Initially, like Cok, I also believed she was a newcomer or someone who was staying for just a couple of days. But at that time girls who came from other towns always donned the "New Look", a frock which hangs from shoulders to calves. But this woman was not in that dress, and was no newcomer.
She was also tall. The second time I saw her was at a movie theater. My eyes took over the job of the laser technology to search for her distinct beauty. "Look, she is really unlike other girls," I told Cok, who was with me at the time.
The crowd who rushed out of the theater gave way while staring at her. I was under the impression that Maria was very much aware that she was the center of public attention. She walked as though thrusting out her breasts.
Some young men tried to act as if they were unintentionally brushing against her, or preened and strutted like a male turkey courting its female.

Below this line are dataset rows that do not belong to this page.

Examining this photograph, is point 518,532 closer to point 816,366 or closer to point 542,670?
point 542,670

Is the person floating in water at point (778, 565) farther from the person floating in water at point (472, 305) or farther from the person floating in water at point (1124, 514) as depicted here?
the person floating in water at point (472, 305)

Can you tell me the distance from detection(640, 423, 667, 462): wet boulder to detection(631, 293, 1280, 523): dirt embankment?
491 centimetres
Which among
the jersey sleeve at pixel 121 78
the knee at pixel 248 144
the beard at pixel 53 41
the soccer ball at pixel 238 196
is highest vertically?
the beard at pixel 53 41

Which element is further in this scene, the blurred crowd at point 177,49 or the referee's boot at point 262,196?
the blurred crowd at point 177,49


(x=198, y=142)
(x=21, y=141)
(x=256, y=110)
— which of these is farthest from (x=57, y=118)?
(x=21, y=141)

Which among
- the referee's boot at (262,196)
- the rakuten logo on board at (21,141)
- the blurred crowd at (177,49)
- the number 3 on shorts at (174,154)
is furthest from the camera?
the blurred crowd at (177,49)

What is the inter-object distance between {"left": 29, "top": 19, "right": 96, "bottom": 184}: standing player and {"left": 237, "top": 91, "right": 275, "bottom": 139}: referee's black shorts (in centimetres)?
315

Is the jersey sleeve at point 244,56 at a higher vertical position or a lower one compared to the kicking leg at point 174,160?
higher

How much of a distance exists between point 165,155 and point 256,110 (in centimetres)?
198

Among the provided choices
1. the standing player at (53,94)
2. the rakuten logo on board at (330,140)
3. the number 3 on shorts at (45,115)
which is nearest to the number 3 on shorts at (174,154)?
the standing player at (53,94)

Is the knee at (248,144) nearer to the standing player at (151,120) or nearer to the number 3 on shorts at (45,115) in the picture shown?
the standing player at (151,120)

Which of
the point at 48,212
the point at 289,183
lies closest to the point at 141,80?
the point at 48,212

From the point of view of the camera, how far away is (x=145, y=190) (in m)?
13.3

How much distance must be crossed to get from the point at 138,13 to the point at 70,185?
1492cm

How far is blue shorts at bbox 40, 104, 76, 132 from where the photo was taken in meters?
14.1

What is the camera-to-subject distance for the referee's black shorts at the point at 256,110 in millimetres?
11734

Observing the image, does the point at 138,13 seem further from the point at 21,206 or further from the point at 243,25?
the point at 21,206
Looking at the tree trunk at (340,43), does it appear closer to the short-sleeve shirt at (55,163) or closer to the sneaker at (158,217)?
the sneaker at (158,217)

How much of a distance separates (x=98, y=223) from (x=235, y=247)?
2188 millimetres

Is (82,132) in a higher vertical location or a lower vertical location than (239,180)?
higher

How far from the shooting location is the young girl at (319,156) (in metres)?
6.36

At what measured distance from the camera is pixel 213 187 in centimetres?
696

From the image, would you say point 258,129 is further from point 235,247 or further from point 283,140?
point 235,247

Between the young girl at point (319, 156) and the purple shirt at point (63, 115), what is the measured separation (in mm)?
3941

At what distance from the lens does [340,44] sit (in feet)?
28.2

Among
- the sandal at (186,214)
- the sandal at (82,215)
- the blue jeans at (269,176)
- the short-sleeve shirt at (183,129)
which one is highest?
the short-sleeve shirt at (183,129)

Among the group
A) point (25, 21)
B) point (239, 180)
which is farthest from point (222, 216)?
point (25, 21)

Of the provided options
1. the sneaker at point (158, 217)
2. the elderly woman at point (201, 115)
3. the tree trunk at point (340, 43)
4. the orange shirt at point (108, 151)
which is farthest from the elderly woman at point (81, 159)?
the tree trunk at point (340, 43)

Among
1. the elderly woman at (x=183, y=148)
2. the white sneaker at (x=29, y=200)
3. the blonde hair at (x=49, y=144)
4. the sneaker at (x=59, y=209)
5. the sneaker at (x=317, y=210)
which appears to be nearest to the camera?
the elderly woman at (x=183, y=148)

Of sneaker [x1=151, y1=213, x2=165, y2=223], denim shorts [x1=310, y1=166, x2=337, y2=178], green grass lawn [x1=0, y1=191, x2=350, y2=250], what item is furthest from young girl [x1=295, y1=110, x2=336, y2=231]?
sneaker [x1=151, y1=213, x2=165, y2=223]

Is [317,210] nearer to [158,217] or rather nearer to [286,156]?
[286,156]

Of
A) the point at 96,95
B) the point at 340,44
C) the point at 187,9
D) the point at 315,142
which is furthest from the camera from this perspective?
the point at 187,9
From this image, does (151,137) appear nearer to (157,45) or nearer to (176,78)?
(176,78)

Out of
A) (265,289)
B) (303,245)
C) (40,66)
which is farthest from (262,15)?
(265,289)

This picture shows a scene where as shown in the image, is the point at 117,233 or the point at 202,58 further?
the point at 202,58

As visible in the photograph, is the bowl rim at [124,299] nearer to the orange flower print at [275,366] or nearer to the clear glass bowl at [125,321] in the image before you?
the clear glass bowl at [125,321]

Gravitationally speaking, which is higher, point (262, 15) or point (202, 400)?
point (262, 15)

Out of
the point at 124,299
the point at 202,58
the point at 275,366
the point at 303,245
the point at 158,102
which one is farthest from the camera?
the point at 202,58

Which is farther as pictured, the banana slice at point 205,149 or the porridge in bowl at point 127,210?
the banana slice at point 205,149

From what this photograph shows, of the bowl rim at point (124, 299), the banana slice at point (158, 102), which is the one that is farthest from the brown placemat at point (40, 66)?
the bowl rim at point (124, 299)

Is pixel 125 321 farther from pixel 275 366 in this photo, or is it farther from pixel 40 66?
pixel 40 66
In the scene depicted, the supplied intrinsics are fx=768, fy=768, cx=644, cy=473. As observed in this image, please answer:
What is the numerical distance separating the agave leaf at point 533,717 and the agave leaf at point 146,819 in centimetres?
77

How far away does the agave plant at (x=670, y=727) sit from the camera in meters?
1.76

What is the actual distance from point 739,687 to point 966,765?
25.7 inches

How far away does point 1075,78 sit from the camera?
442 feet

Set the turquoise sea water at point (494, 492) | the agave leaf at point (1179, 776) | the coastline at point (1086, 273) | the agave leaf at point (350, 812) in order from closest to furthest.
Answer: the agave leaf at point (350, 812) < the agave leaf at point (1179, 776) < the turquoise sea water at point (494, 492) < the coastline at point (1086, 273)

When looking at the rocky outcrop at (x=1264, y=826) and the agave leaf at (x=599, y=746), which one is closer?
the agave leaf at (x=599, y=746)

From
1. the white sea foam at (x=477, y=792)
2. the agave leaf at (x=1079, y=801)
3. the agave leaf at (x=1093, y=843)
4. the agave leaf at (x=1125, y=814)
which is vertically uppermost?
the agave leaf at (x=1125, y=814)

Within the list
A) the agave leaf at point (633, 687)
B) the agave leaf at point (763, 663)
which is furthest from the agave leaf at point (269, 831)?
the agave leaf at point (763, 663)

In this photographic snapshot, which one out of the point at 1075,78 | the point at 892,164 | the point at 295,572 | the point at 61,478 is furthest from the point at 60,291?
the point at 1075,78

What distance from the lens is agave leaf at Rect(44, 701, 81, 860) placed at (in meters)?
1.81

I did not remember how I and Cok developed a friendship with her. I was also curious myself as to why we were attracted to her. Imagining myself a sculptor, I wanted to make her a model of a beautiful woman. From her face I saw no qualifications for a model. Her nose? Nothing special. Her lips could not even hide her protruding teeth. Her jaw was rather square and her skin would never be mentioned by a novelist writing about romantic beauty.
Her full name was Maria Yusran. The surname was in fact a combination of her father's and mother's names. Although just 23 years old, she always claimed to be a mature woman.
Before I knew her better, I used to think she was mischievous. I got the impression from her own statements, saying she did not hesitate to do what were considered taboo for other women; she did not want to do what was believed to be specifically women's tasks. But the lists did not include house cleaning and cooking.
"I want my house and garden clean. But don't take keeping everything clean and cooking as special jobs for women," Maria said when we discussed husbands and wives obligations at home and outside.
"Men and women are only different biologically, not socially," she added.
I refrained from saying anything, although I believed it was the biological differences that distinguished social jobs between the two sexes. Even in our region of the Minangkabau in West Sumatra, where women and men shared equal rights, household tasks were the responsibility of women. Only henpecked husbands were willing to do the household chores.
"After you," she would say every time people opened the door for her. "Such gallantry is already outdated," Maria said, arguing it was a product of a culture in which women were regarded as the weaker sex. "I just don't like it one bit."
One day when we were climbing the slope of Merapi mountain, she slipped and fell. But she refused the help we offered.
"If a woman has a mishap, every man offers his helping hand, but when a man experienced the same, other men did nothing to help him," she added.
"Yes, it is too much," I said. "But in this custom, women have to be blamed. They just remain idle when someone -- male or female -- has an accident because they believe it is the men's duty to help the unfortunate."
Maria was reluctant to agree with my statement. Usually when she felt insulted she would beat the person, but this time she remained impassive.
However, when she got involved in serious discussions she sat upright with face lifted, eyes burning bright and lips protruding, and her laughter sounded different. But it was melodious to others' ears.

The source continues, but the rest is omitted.